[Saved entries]
--- START ---
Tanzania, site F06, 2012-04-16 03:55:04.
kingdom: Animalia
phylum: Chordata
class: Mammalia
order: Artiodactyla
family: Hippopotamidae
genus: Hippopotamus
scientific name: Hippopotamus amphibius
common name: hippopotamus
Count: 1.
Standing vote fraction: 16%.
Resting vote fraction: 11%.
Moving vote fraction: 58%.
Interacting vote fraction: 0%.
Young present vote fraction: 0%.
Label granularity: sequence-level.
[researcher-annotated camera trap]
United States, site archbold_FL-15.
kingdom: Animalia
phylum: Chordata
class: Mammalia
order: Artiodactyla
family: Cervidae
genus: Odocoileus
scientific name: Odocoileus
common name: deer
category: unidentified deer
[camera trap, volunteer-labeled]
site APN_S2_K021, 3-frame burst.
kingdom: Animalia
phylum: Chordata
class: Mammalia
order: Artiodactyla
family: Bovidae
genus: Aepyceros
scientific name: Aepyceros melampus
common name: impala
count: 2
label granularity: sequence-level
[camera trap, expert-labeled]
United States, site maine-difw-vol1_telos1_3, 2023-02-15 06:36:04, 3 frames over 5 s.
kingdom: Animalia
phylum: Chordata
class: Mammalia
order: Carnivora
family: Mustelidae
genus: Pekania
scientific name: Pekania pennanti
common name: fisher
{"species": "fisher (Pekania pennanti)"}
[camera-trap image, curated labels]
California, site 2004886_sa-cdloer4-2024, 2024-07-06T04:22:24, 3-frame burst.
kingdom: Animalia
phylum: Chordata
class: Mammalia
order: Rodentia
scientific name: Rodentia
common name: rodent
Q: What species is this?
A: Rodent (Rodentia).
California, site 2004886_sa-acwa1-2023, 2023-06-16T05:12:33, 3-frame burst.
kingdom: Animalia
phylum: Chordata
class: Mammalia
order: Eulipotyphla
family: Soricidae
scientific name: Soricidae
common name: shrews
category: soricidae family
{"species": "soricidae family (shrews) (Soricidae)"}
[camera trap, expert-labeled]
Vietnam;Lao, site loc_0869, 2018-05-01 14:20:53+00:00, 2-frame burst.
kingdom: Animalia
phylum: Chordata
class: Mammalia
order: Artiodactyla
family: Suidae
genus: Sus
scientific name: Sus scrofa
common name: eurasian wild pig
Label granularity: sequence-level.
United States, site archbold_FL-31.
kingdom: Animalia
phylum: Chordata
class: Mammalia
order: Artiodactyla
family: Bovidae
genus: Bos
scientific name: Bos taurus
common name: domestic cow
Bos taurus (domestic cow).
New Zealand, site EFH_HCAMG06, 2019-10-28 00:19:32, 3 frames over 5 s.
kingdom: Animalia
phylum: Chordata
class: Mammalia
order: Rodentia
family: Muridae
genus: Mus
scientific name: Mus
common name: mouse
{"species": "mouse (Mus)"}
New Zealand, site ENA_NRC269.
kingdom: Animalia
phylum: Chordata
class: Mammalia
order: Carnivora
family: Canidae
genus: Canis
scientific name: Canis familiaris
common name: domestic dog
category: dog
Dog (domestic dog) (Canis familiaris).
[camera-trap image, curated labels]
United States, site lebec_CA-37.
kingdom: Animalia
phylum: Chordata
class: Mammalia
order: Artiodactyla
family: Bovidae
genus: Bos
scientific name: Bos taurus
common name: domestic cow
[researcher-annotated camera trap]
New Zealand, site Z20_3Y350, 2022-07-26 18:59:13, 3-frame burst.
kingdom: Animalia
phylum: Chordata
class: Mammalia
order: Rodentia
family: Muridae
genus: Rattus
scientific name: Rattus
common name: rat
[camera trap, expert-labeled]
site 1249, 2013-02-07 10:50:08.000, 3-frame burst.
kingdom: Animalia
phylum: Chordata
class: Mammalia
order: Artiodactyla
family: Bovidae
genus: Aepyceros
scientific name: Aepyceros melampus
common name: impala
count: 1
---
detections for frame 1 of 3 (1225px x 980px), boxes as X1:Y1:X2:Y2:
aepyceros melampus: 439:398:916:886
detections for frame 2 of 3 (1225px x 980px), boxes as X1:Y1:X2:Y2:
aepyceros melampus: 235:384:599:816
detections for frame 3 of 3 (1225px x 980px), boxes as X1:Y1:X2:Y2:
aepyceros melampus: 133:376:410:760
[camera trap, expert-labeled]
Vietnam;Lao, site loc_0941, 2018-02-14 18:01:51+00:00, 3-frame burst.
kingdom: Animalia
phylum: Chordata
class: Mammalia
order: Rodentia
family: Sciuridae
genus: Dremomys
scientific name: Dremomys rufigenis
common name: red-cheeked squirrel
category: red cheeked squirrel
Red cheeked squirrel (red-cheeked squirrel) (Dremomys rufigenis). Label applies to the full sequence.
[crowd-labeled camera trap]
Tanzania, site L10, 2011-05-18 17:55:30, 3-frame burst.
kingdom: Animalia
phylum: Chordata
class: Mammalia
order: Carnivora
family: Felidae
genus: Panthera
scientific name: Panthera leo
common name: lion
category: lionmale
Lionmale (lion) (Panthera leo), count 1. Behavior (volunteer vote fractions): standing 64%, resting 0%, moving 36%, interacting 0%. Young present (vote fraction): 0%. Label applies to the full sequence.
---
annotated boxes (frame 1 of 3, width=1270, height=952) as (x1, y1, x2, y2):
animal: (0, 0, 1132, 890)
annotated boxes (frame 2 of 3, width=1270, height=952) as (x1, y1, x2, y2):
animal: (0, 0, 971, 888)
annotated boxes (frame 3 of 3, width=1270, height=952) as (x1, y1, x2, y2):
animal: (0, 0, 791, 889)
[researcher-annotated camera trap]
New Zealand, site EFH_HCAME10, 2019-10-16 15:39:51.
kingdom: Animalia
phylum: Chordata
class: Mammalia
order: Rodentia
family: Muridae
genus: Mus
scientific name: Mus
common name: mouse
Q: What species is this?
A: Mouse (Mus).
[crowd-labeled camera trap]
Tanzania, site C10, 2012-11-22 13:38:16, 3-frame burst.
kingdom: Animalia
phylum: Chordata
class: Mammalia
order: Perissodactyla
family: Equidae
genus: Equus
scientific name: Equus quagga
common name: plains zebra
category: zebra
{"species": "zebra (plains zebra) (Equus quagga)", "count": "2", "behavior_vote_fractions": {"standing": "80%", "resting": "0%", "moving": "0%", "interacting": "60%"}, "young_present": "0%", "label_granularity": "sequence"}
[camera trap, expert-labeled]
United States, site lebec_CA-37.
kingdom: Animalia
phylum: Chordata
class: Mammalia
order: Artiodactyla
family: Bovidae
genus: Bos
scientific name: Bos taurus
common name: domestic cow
--- END ---
> [The task]
Exactly as written above, copy every line.

> [Task answer]
Tanzania, site F06, 2012-04-16 03:55:04.
kingdom: Animalia
phylum: Chordata
class: Mammalia
order: Artiodactyla
family: Hippopotamidae
genus: Hippopotamus
scientific name: Hippopotamus amphibius
common name: hippopotamus
Count: 1.
Standing vote fraction: 16%.
Resting vote fraction: 11%.
Moving vote fraction: 58%.
Interacting vote fraction: 0%.
Young present vote fraction: 0%.
Label granularity: sequence-level.
[researcher-annotated camera trap]
United States, site archbold_FL-15.
kingdom: Animalia
phylum: Chordata
class: Mammalia
order: Artiodactyla
family: Cervidae
genus: Odocoileus
scientific name: Odocoileus
common name: deer
category: unidentified deer
[camera trap, volunteer-labeled]
site APN_S2_K021, 3-frame burst.
kingdom: Animalia
phylum: Chordata
class: Mammalia
order: Artiodactyla
family: Bovidae
genus: Aepyceros
scientific name: Aepyceros melampus
common name: impala
count: 2
label granularity: sequence-level
[camera trap, expert-labeled]
United States, site maine-difw-vol1_telos1_3, 2023-02-15 06:36:04, 3 frames over 5 s.
kingdom: Animalia
phylum: Chordata
class: Mammalia
order: Carnivora
family: Mustelidae
genus: Pekania
scientific name: Pekania pennanti
common name: fisher
{"species": "fisher (Pekania pennanti)"}
[camera-trap image, curated labels]
California, site 2004886_sa-cdloer4-2024, 2024-07-06T04:22:24, 3-frame burst.
kingdom: Animalia
phylum: Chordata
class: Mammalia
order: Rodentia
scientific name: Rodentia
common name: rodent
Q: What species is this?
A: Rodent (Rodentia).
California, site 2004886_sa-acwa1-2023, 2023-06-16T05:12:33, 3-frame burst.
kingdom: Animalia
phylum: Chordata
class: Mammalia
order: Eulipotyphla
family: Soricidae
scientific name: Soricidae
common name: shrews
category: soricidae family
{"species": "soricidae family (shrews) (Soricidae)"}
[camera trap, expert-labeled]
Vietnam;Lao, site loc_0869, 2018-05-01 14:20:53+00:00, 2-frame burst.
kingdom: Animalia
phylum: Chordata
class: Mammalia
order: Artiodactyla
family: Suidae
genus: Sus
scientific name: Sus scrofa
common name: eurasian wild pig
Label granularity: sequence-level.
United States, site archbold_FL-31.
kingdom: Animalia
phylum: Chordata
class: Mammalia
order: Artiodactyla
family: Bovidae
genus: Bos
scientific name: Bos taurus
common name: domestic cow
Bos taurus (domestic cow).
New Zealand, site EFH_HCAMG06, 2019-10-28 00:19:32, 3 frames over 5 s.
kingdom: Animalia
phylum: Chordata
class: Mammalia
order: Rodentia
family: Muridae
genus: Mus
scientific name: Mus
common name: mouse
{"species": "mouse (Mus)"}
New Zealand, site ENA_NRC269.
kingdom: Animalia
phylum: Chordata
class: Mammalia
order: Carnivora
family: Canidae
genus: Canis
scientific name: Canis familiaris
common name: domestic dog
category: dog
Dog (domestic dog) (Canis familiaris).
[camera-trap image, curated labels]
United States, site lebec_CA-37.
kingdom: Animalia
phylum: Chordata
class: Mammalia
order: Artiodactyla
family: Bovidae
genus: Bos
scientific name: Bos taurus
common name: domestic cow
[researcher-annotated camera trap]
New Zealand, site Z20_3Y350, 2022-07-26 18:59:13, 3-frame burst.
kingdom: Animalia
phylum: Chordata
class: Mammalia
order: Rodentia
family: Muridae
genus: Rattus
scientific name: Rattus
common name: rat
[camera trap, expert-labeled]
site 1249, 2013-02-07 10:50:08.000, 3-frame burst.
kingdom: Animalia
phylum: Chordata
class: Mammalia
order: Artiodactyla
family: Bovidae
genus: Aepyceros
scientific name: Aepyceros melampus
common name: impala
count: 1
---
detections for frame 1 of 3 (1225px x 980px), boxes as X1:Y1:X2:Y2:
aepyceros melampus: 439:398:916:886
detections for frame 2 of 3 (1225px x 980px), boxes as X1:Y1:X2:Y2:
aepyceros melampus: 235:384:599:816
detections for frame 3 of 3 (1225px x 980px), boxes as X1:Y1:X2:Y2:
aepyceros melampus: 133:376:410:760
[camera trap, expert-labeled]
Vietnam;Lao, site loc_0941, 2018-02-14 18:01:51+00:00, 3-frame burst.
kingdom: Animalia
phylum: Chordata
class: Mammalia
order: Rodentia
family: Sciuridae
genus: Dremomys
scientific name: Dremomys rufigenis
common name: red-cheeked squirrel
category: red cheeked squirrel
Red cheeked squirrel (red-cheeked squirrel) (Dremomys rufigenis). Label applies to the full sequence.
[crowd-labeled camera trap]
Tanzania, site L10, 2011-05-18 17:55:30, 3-frame burst.
kingdom: Animalia
phylum: Chordata
class: Mammalia
order: Carnivora
family: Felidae
genus: Panthera
scientific name: Panthera leo
common name: lion
category: lionmale
Lionmale (lion) (Panthera leo), count 1. Behavior (volunteer vote fractions): standing 64%, resting 0%, moving 36%, interacting 0%. Young present (vote fraction): 0%. Label applies to the full sequence.
---
annotated boxes (frame 1 of 3, width=1270, height=952) as (x1, y1, x2, y2):
animal: (0, 0, 1132, 890)
annotated boxes (frame 2 of 3, width=1270, height=952) as (x1, y1, x2, y2):
animal: (0, 0, 971, 888)
annotated boxes (frame 3 of 3, width=1270, height=952) as (x1, y1, x2, y2):
animal: (0, 0, 791, 889)
[researcher-annotated camera trap]
New Zealand, site EFH_HCAME10, 2019-10-16 15:39:51.
kingdom: Animalia
phylum: Chordata
class: Mammalia
order: Rodentia
family: Muridae
genus: Mus
scientific name: Mus
common name: mouse
Q: What species is this?
A: Mouse (Mus).
[crowd-labeled camera trap]
Tanzania, site C10, 2012-11-22 13:38:16, 3-frame burst.
kingdom: Animalia
phylum: Chordata
class: Mammalia
order: Perissodactyla
family: Equidae
genus: Equus
scientific name: Equus quagga
common name: plains zebra
category: zebra
{"species": "zebra (plains zebra) (Equus quagga)", "count": "2", "behavior_vote_fractions": {"standing": "80%", "resting": "0%", "moving": "0%", "interacting": "60%"}, "young_present": "0%", "label_granularity": "sequence"}
[camera trap, expert-labeled]
United States, site lebec_CA-37.
kingdom: Animalia
phylum: Chordata
class: Mammalia
order: Artiodactyla
family: Bovidae
genus: Bos
scientific name: Bos taurus
common name: domestic cow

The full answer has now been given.